The United States has intercepted an order from an Iranian official ordering militants in Iraq to attack American interests in Baghdad such as the U.S. embassy, if the U.S. launches a military strike on Syria, the Wall Street Journal reported, citing intelligence officials.
According to the Journal, the message came from the head of the Revolutionary Guards' Qods Force, which has instructed Shi'ite militia groups in Iraq to be prepared to retaliate against the U.S. with force, in case of a military strike on Syria.
Official believe that the U.S. embassy in Baghdad could be a target, however, they did not elaborate on the likely targets, the newspaper said. Following the threats, the state department issued a travel warning on Thursday, asking U.S. citizens to avoid all unessential travel to Iraq.
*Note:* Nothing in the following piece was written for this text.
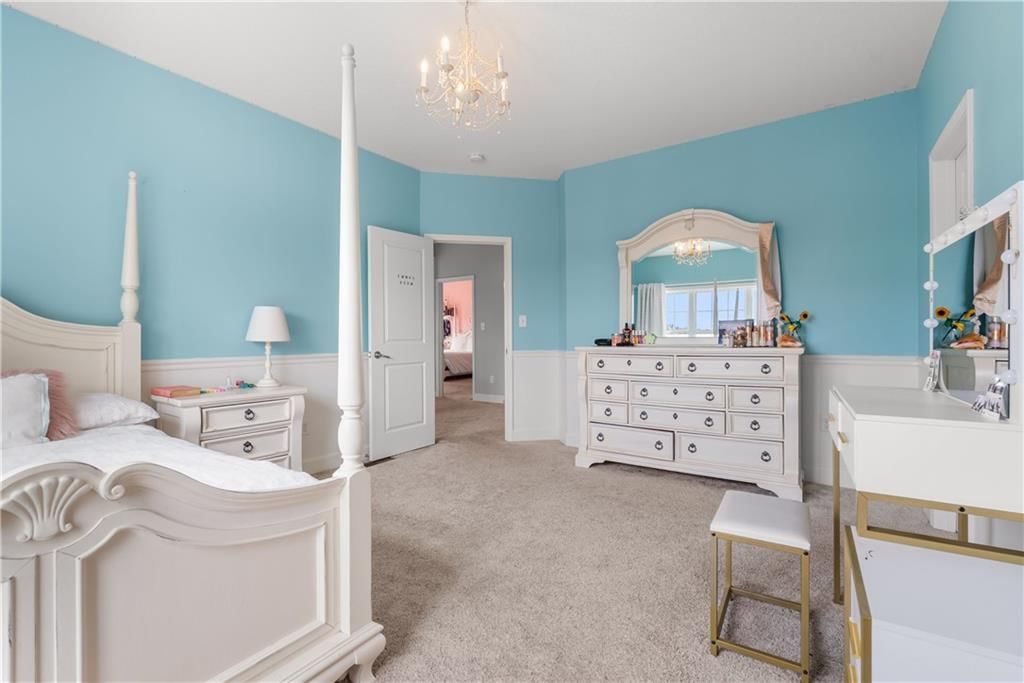131 Anchor Drive — photo 39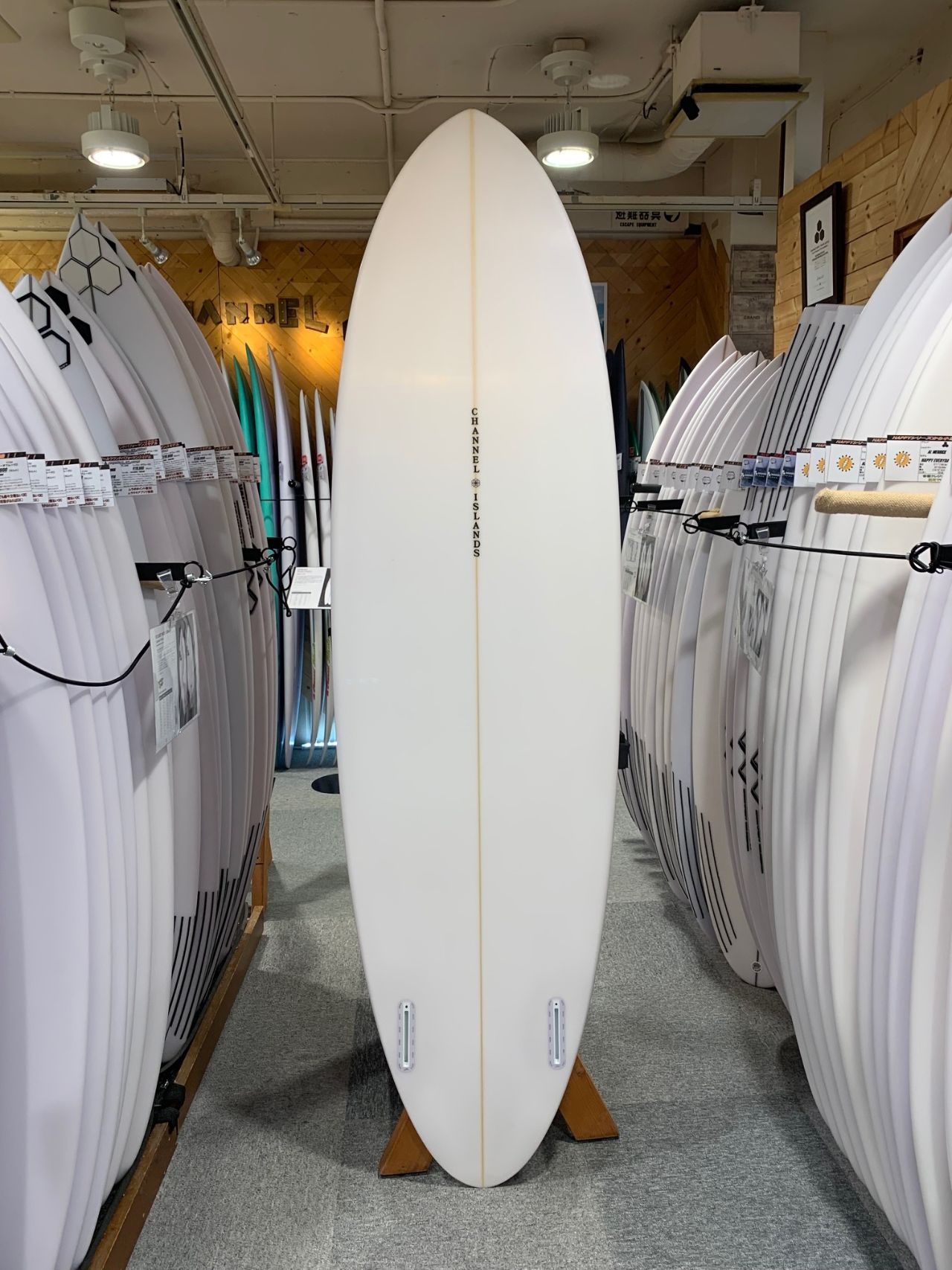 b2af217a8bf8503106247d7a7773d3d3 - SHOP NEWS | ムラサキスポーツオンラインストア 通販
"Travel within Iraq remains dangerous given the security situation," the state department said, in its advisory. "Terrorist activity and sectarian violence persist in many areas of the country (Iraq) at levels unseen since 2008," the statement said, adding that “the ability of the embassy to respond to situations in which U.S. citizens face difficulty, including arrests, is extremely limited."
President Barack Obama has sought congressional approval for his plan to strike Syria in a limited assault to punish Bashar Assad's government for using chemical weapons against the country's citizens. And, various militant groups in Iran and Iraq are reportedly plotting revenge against the U.S. and Israel, if the former attacks Syria.
“If there are strikes, there’s going to be an intense debate inside Iran as to whether or not respond, and if so how,” Trita Parsi, who heads the National Iranian American Council, told the Washington Post. “I think it’s quite clear that the more moderate elements are not particularly inclined to get involved in a direct confrontation with the U.S.”
Iran’s Supreme Leader Ayatollah Ali Khamenei and top officials in the nation’s military have said that any U.S. strike will lead to attacks on U.S. interests in the Middle East, the Washington post reported.